Gulli spent weeks cross-referencing what he found with what had been published, and had “that eureka moment” when he discovered that 15 of the pieces had not been published before.
He approached Hammett’s estate, and they allowed him to print So I Shot Him in The Strand Magazine, which has brought to light previously unseen works by authors including Agatha Christie, Graham Greene and Mark Twain.
“What I liked about these stories was that they had a lot of great elements of Dashiell Hammett, but a lot of them had things that were different and experimental and gripping in my view,” Gulli said in a telephone interview.
“I decided on So I Shot Him because in many respects it was typical yet untypical of Hammett; you had the vivid characters, terse dialogue, but Hammett in this story was going to the realm of the psychological and that’s what I found fascinating.”

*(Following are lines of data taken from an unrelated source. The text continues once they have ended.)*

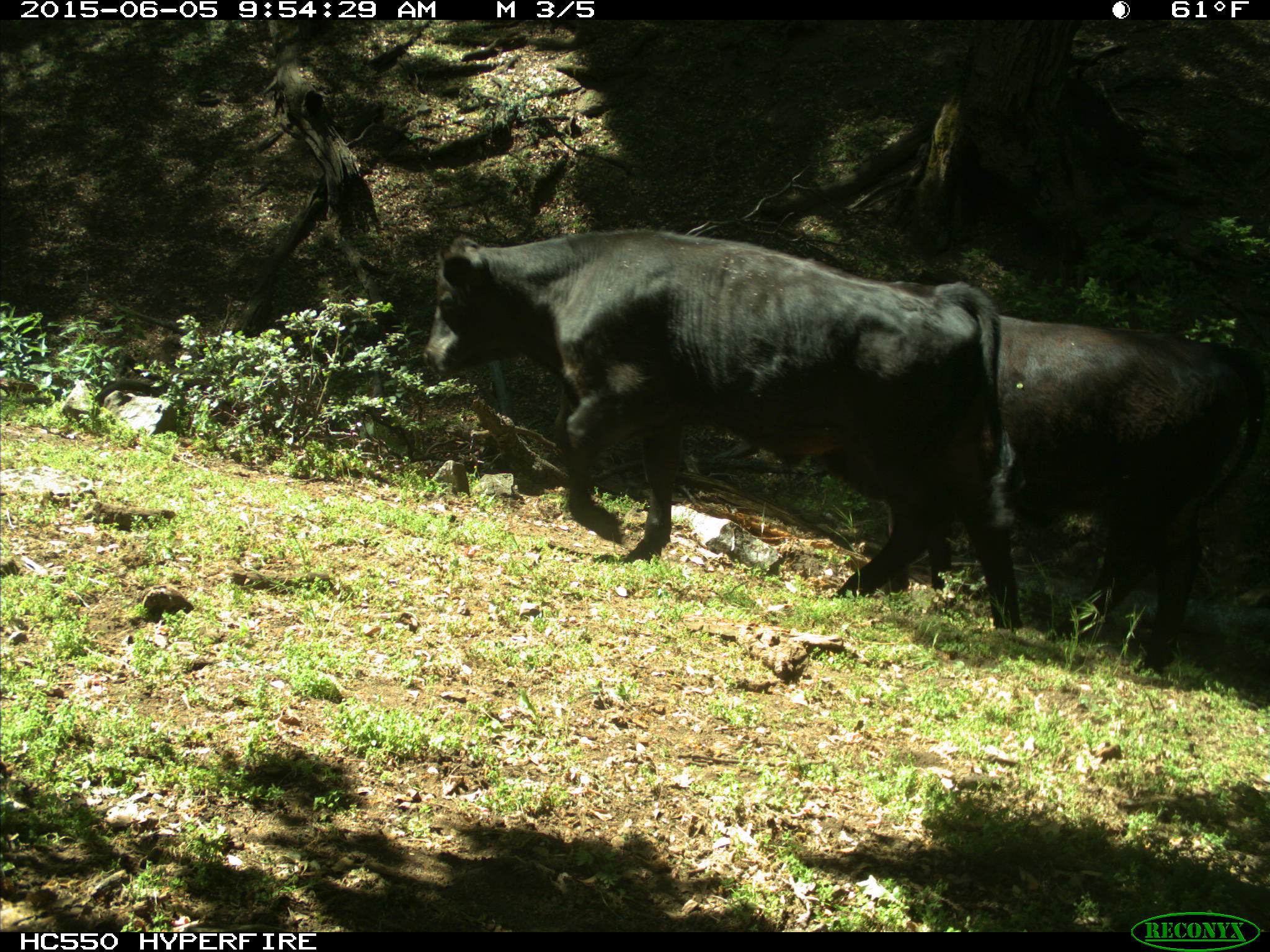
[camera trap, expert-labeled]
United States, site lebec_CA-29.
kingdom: Animalia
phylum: Chordata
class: Mammalia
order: Artiodactyla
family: Bovidae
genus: Bos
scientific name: Bos taurus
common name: domestic cow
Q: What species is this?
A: Bos taurus (domestic cow).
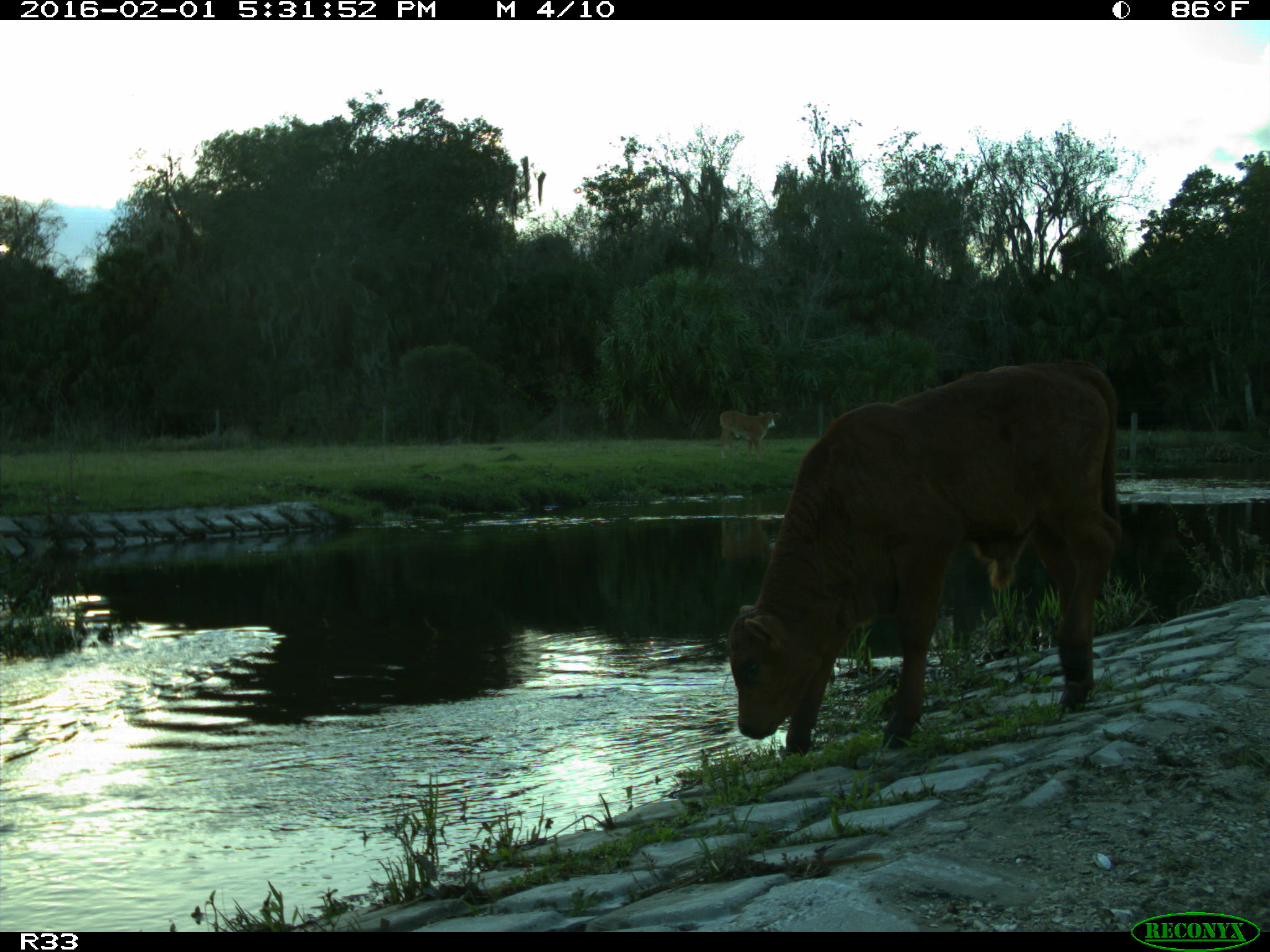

He said Hammett may have decided not to publish the stories, because he was so critical of his own work.
Hammett, who died in 1961, is best known for his 1930 novel “The Maltese Falcon,” which was turned into a classic movie of the same name starring Humphrey Bogart.
He was a detective as a young man, and during the latter part of his life ended up in jail and on Hollywood’s blacklist for his leftwing political activism.
He was imprisoned in 1951 after refusing to give information about suspected communists and two years later was blacklisted because he would not cooperate with the House Un-American Activities Committee.
Gulli said he respected the decision of Hammett’s estate not to publish all of the recently discovered stories, but added:
“I feel very fortunate to have read these unpublished works, and only wish the wider public had the same chance that I did.”
The quarterly Strand Magazine, which specializes in mystery fiction and short stories, will appear on Friday.